___ DOCUMENT SOURCE

Par Mehdi Allal, militant syndiqué CFDT ; à Eugénie Bastié...

Alors que le spectre d'une « semaine noire » à la SNCF, à partir du 5 mai, inquiète nombre de Français, les résultats du dernier sondage CSA, relayé par Le Figaro, font écho à une émotion légitime : 65% des personnes interrogées souhaiteraient interdire les grèves durant les ponts du mois de mai.

Cette hausse de 3 points par rapport aux vacances de Noël traduit une exaspération croissante face aux perturbations dans les transports publics, notamment en période de grands déplacements familiaux.

Cette colère, nous, militants syndicaux, l’entendons. Nous comprenons ce besoin vital de pouvoir compter sur les services publics, en particulier sur le chemin de fer, symbole de lien social et d’égalité territoriale.

Mais cette légitime aspiration à la continuité du service ne saurait, en aucun cas, justifier une remise en cause du droit de grève, droit fondamental inscrit dans la Constitution française et reconnu comme pilier démocratique.

La France, forte de son histoire sociale, a toujours cherché à concilier deux impératifs : garantir le fonctionnement des services essentiels et préserver la capacité des salariés à défendre collectivement leurs intérêts. L'opposition brutale entre ces deux exigences ne serait pas seulement injuste pour les travailleurs ; elle serait également inefficace pour la cohésion nationale.

Car à quoi mènerait une interdiction ciblée du droit de grève pendant les périodes sensibles ? À une régression de nos libertés publiques. À une société où les conflits sociaux seraient dissimulés, décalés, mais jamais véritablement réglés. Où les tensions s'accumuleraient sans trouver de débouchés pacifiques.

Les cheminots, comme d’autres agents du service public, n’exercent pas leur droit de grève par légèreté ou par provocation.

Le mouvement du 5 mai est soutenu par plus de 4.600 signatures de contrôleurs demandant une revalorisation salariale et une refonte de la prime de travail des chefs de bord, dont l’inadéquation avec la réalité du terrain est depuis longtemps dénoncée.

Refuser d’entendre ces revendications sous prétexte de calendrier, c’est ignorer le fond du malaise.

______

**OBJECTIF DE LA TÂCHE:** D'après le document source, combien de signatures de contrôleurs soutiennent le mouvement du 5 mai ?

___ EXTRAIT DES DONNÉES

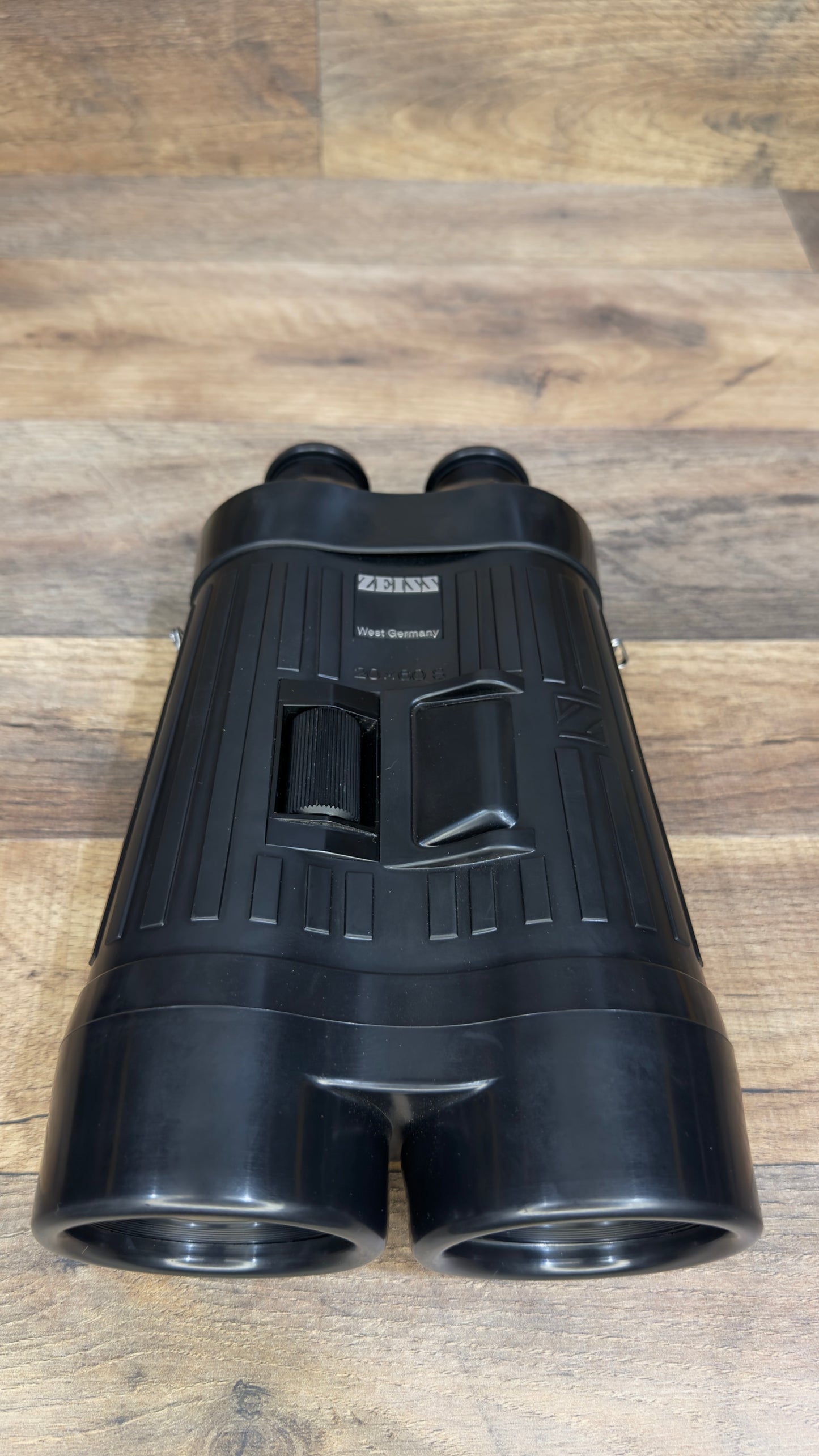 Zeiss 20x60 T* S Certified Pre-Owned Binocular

______

**VOTRE SOLUTION:** Plus de 4.600 signatures.